* START Source excerpt *
A woman MUST feel lucky in her relationship in order to look up to and respect her man. She has to feel lucky in having attained you to satiate her hypergamy. She must believe that she has snagged a man above other men, a man that all the other girls wanted. She has to feel that she hooked a man above her station to satiate her feminine need to challenge other women in the Olympics of Inter-sexual competition.

She has to believe she’s lucky to have eeked the GOLD MEDAL in those Olympics from all the other ‘adversaries’.

I’ll say it again. The only person who should ever consider themselves ‘lucky’ to be with someone in a relationship should be the female. It can’t work the other way around. It would be folly and destined for disaster.
* END Source excerpt *
* [Exercise set]
A. According to the relationship passage, who is the only person who should ever consider themselves "lucky" to be with someone in a relationship?
B. Say whether each statement agrees with the relationship passage, giving yes or no and quoting the deciding words: (i) A woman must feel lucky in her relationship in order to look up to and respect her man. (ii) The arrangement can work the other way around. (iii) Inter-sexual competition is likened to the Olympics.
C. Carry the relationship passage forward from its final sentence, in the same voice.
* START Stored data *
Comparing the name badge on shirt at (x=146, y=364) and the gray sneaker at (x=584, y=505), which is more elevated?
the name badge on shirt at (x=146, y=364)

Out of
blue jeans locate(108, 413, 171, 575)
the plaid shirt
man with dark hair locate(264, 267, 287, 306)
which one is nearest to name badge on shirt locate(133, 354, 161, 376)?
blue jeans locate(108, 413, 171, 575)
* END Stored data *
* [Answers for this exercise]
A. The female.

B.
(i) Yes: "A woman MUST feel lucky in her relationship in order to look up to and respect her man."
(ii) No: "It can’t work the other way around."
(iii) Yes: "the Olympics of Inter-sexual competition"

C.
You as a guy can feel happy and great about your choice of companion or love interest. You can feel proud and secure in the fact that you did all that was necessary to instill in a woman you desired, a sexy, smart, adorable, bang-able, high SMV cutie the feeling of wanting to claim you for herself. And if she’s exceptionally beautiful, bangable, and makes you the king of your castle, looks up to you and respects you.. and you’re ugly as fuck… well shit. You got some seriously tight game son. You might even admit to yourself that you landed yourself someone way outside your pay grade that you normally wouldn’t have. You might almost say you punched well above your weight and got lucky.. except you didn’t.. because you’re not… you EARNED IT.

YOU, as a guy should NEVER feel lucky to be with the woman you are with.  The second you enter the “I’m so lucky!” zone a countdown begins. A countdown to disintigration.

Whether it be 20 years, 20 months, 20 weeks, 20 days, 20 hours, 20 fucking minutes or heaven help you…

20 seconds!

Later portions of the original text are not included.